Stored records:
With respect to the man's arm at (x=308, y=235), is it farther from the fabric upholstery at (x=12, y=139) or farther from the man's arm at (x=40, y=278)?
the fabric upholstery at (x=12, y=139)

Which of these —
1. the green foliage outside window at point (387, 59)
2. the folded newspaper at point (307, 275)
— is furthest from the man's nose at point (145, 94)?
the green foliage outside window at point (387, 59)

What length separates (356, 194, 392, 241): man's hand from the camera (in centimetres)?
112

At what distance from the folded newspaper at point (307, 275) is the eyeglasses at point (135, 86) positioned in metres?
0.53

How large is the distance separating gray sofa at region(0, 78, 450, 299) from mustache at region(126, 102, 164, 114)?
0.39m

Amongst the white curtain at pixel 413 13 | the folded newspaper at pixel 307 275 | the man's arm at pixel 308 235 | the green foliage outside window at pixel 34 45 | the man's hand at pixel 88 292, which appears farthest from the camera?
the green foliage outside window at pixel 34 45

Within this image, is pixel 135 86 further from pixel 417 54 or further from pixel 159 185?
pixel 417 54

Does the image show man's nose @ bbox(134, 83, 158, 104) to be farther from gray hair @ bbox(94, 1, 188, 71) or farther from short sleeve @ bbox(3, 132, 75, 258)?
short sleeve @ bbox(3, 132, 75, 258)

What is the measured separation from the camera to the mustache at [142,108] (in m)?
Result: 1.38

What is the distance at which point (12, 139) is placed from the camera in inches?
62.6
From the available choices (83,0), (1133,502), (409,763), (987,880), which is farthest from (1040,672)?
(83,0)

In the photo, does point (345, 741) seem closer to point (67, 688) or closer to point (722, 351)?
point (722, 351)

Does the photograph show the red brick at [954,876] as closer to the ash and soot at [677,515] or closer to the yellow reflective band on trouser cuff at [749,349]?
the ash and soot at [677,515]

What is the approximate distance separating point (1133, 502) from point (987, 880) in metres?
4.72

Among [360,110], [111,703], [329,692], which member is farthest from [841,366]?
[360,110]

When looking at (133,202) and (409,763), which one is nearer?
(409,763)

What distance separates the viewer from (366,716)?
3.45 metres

TO DO:
Return the lines of the records, unchanged, starting at the line that contains "What distance separates" and ending at the end of the records.

OUTPUT:
What distance separates the viewer from (366,716)?
3.45 metres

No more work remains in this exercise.